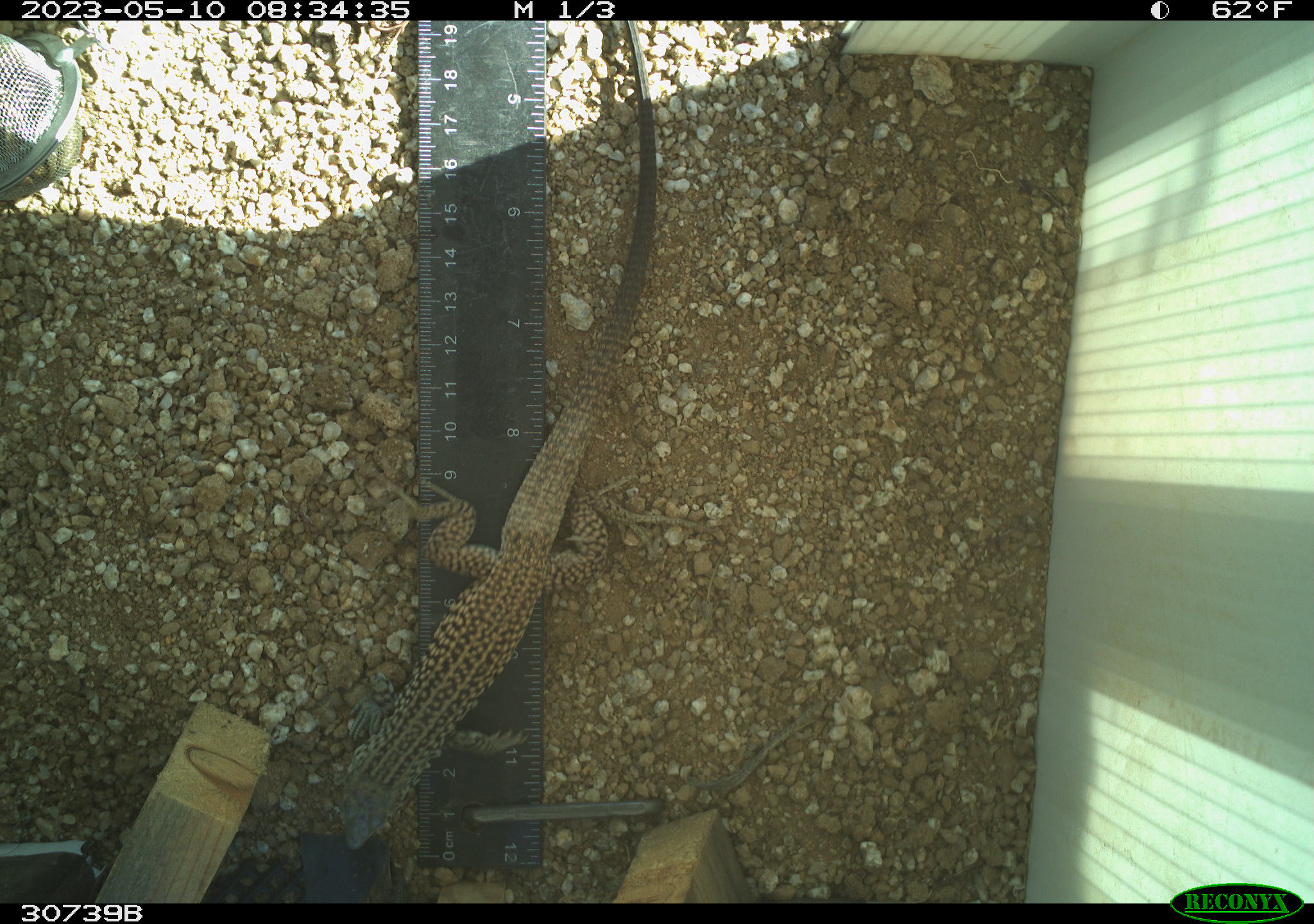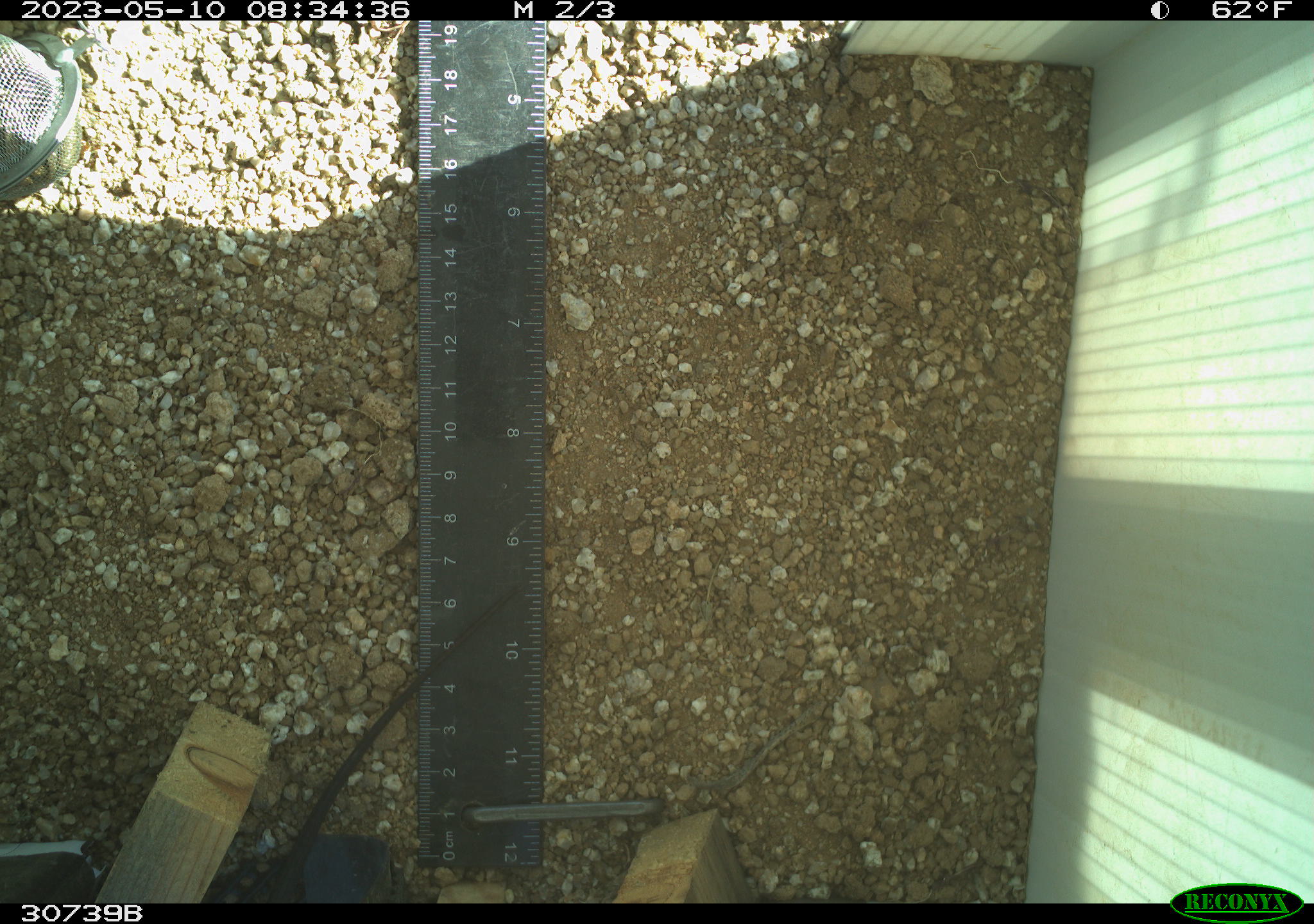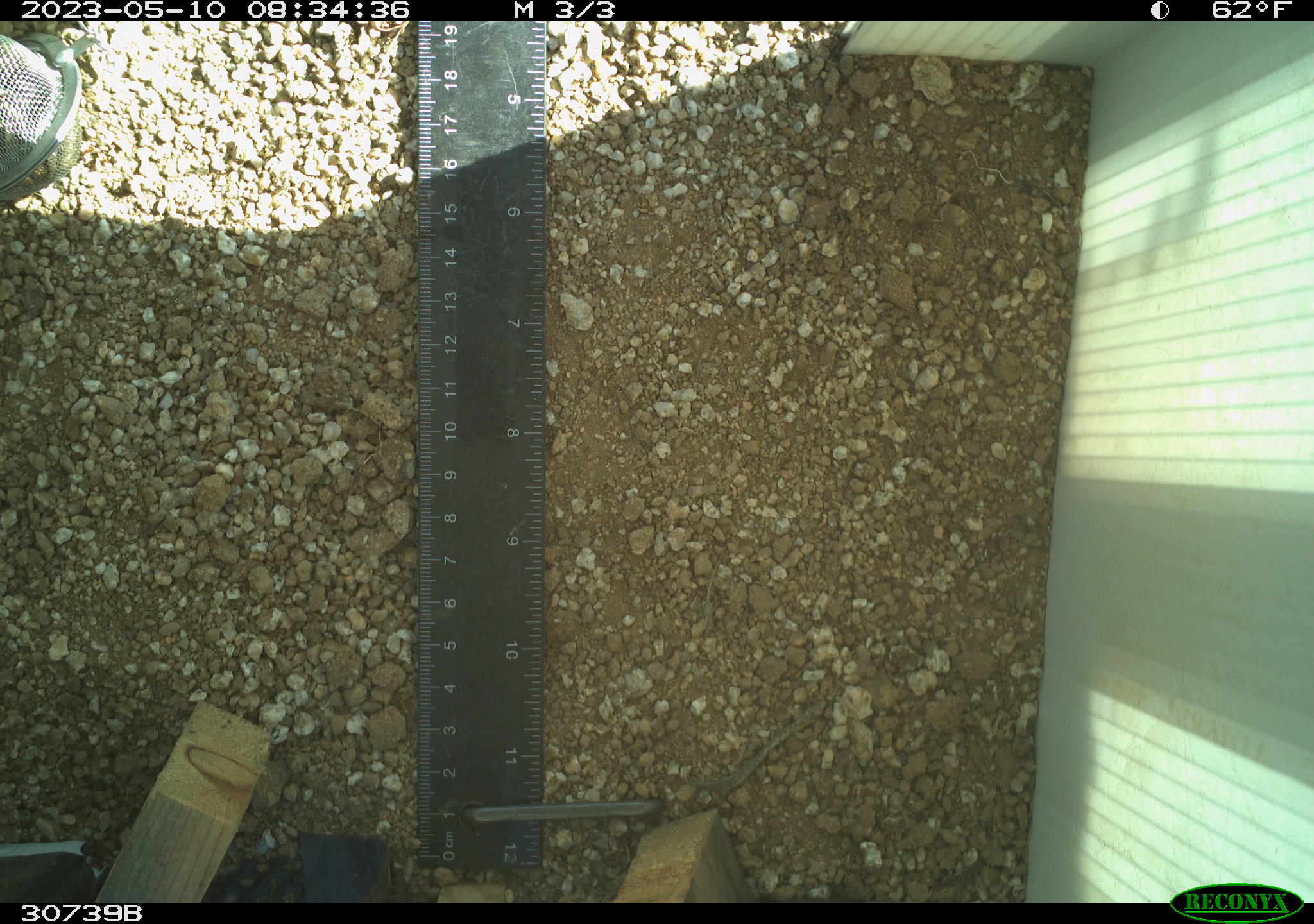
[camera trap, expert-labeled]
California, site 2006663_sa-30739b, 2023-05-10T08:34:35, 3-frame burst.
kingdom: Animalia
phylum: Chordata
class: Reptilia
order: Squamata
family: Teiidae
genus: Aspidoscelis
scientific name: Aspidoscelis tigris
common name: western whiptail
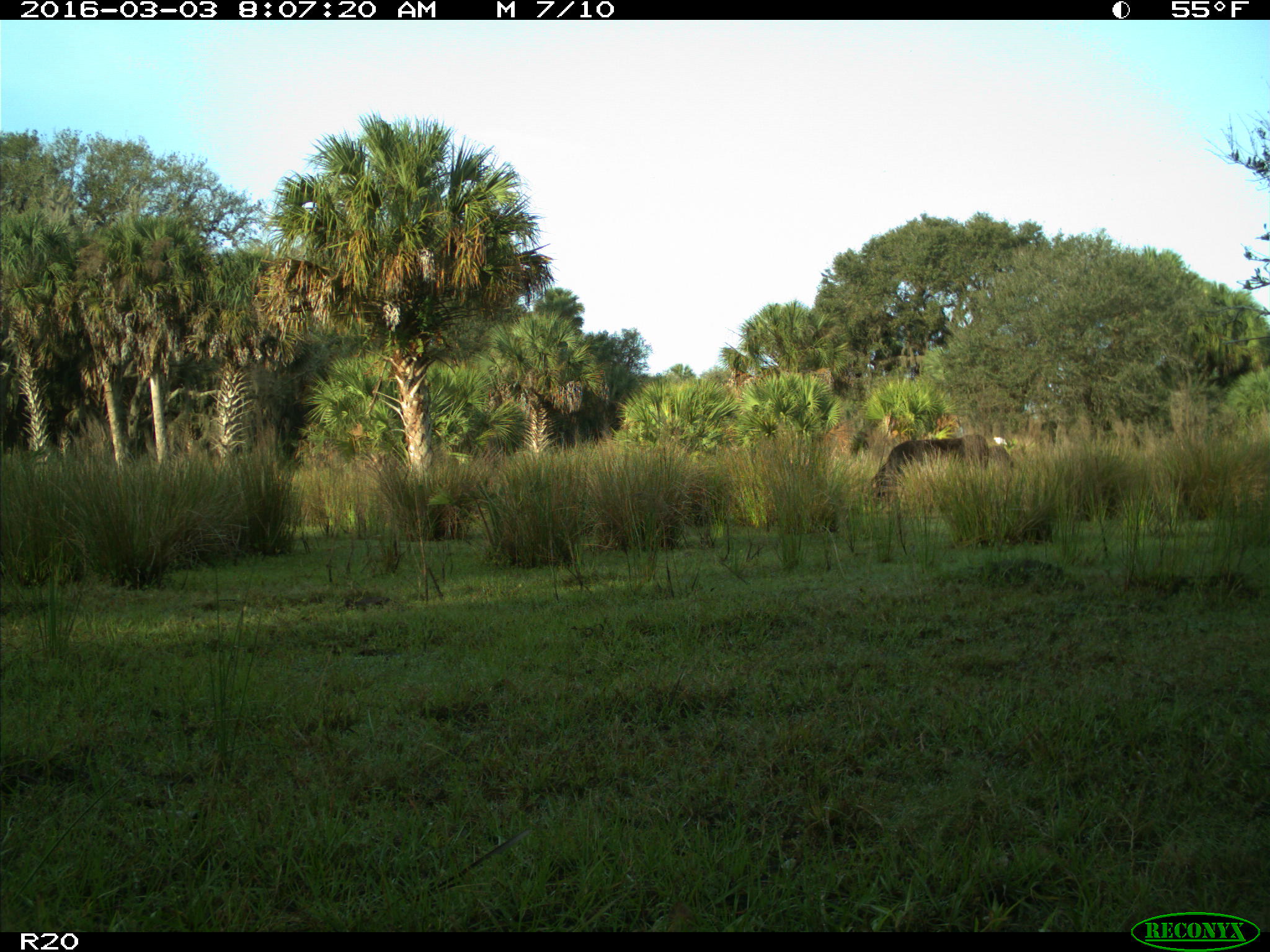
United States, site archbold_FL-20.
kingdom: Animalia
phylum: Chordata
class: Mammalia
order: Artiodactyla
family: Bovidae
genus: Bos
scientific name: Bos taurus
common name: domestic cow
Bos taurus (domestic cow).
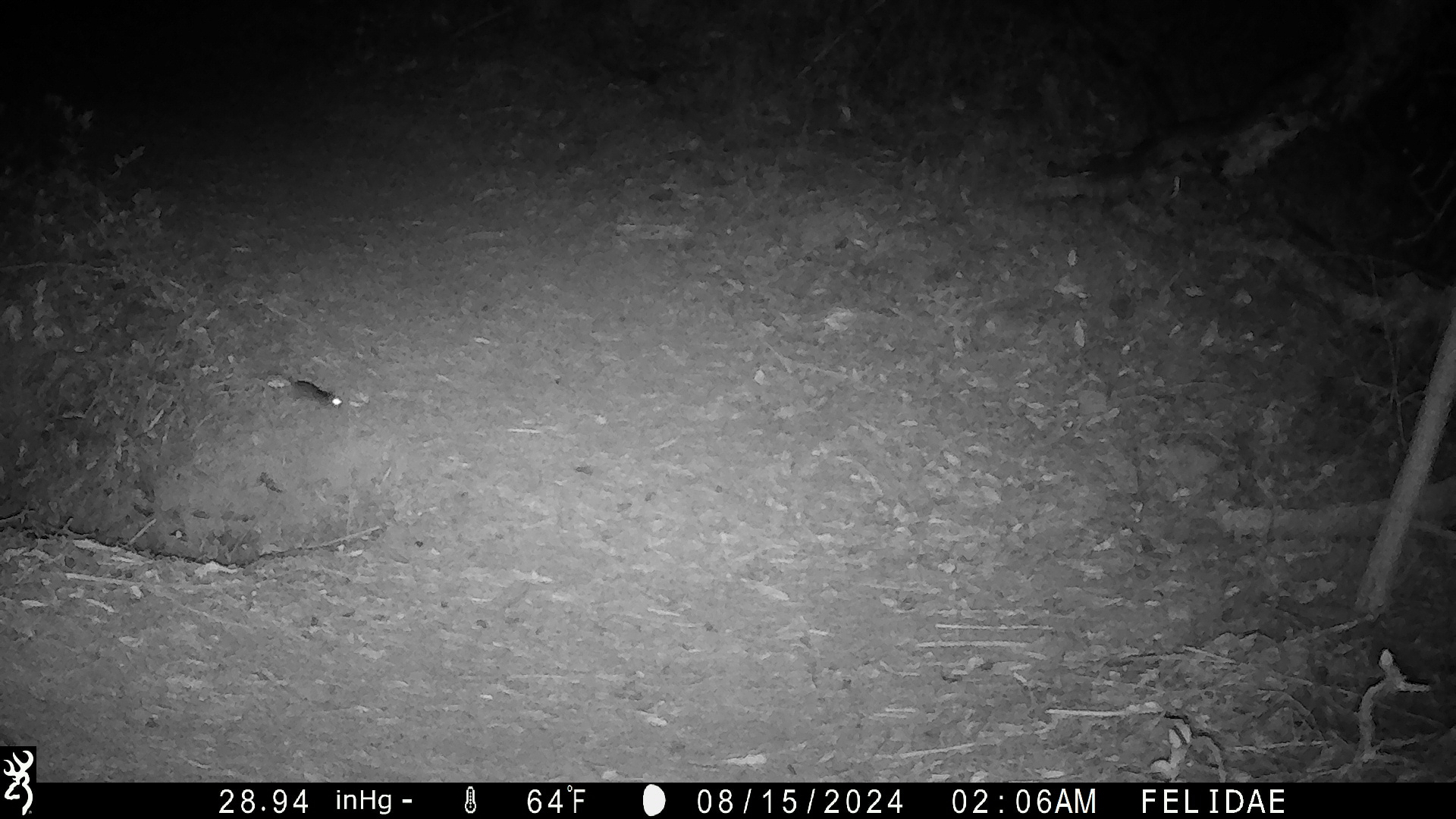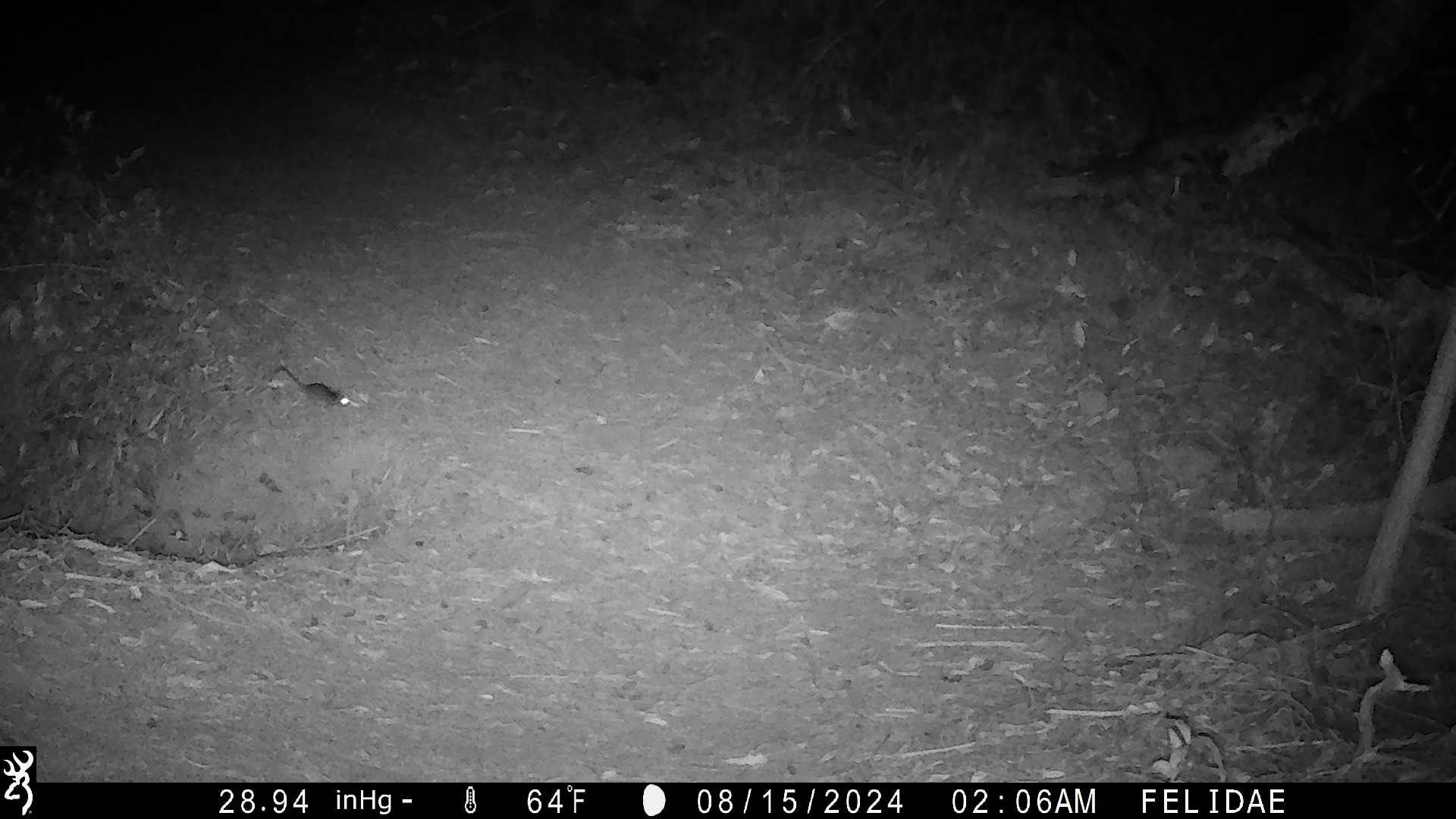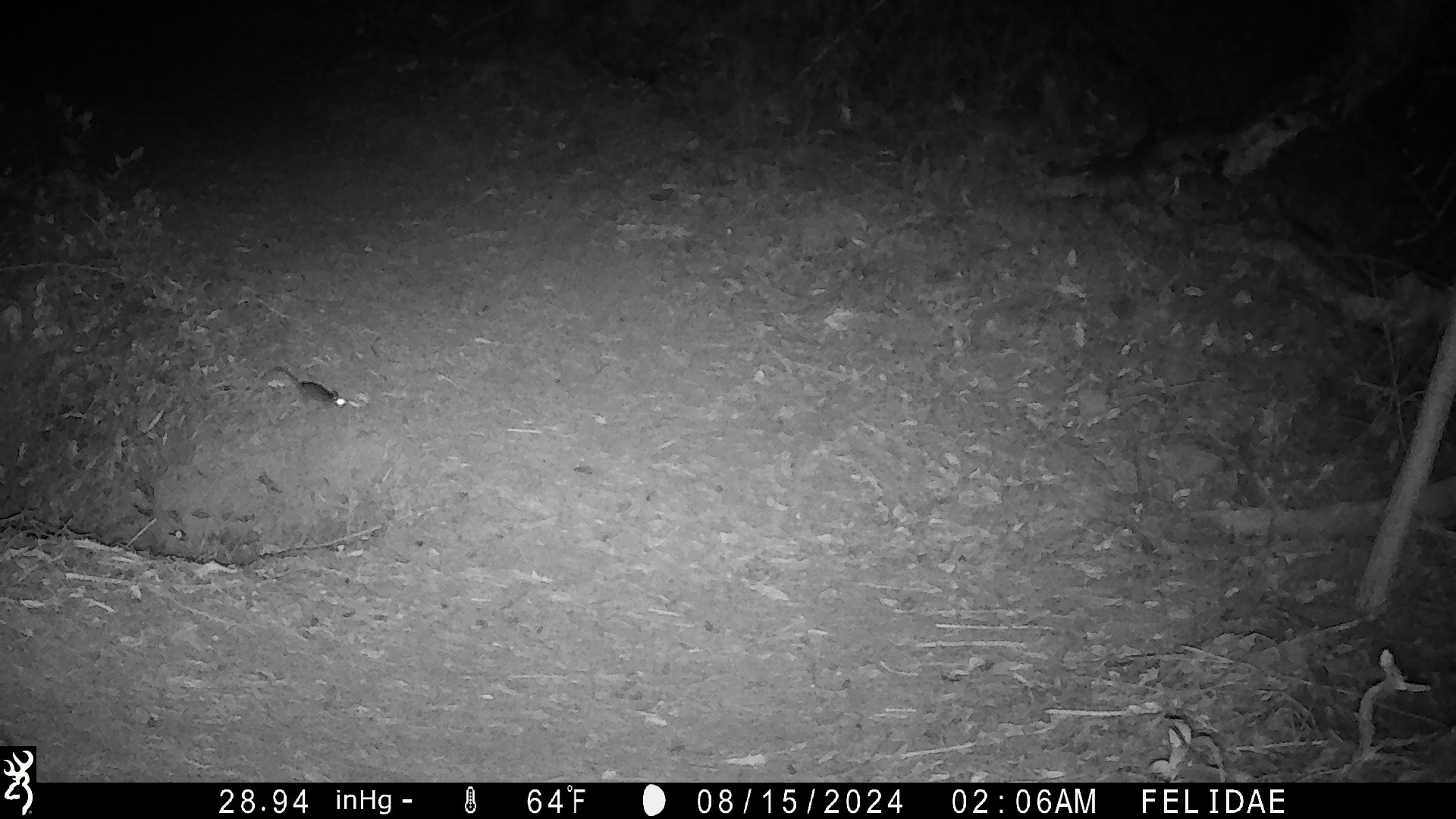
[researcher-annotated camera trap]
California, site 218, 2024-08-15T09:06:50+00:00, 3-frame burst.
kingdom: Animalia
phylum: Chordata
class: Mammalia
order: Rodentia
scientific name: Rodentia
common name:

WHAT IS BEING ASKED.
Look for the word "scientific" throughout the material above and copy every line that has it.

TASK RESULT.
scientific name: Aspidoscelis tigris
scientific name: Bos taurus
scientific name: Rodentia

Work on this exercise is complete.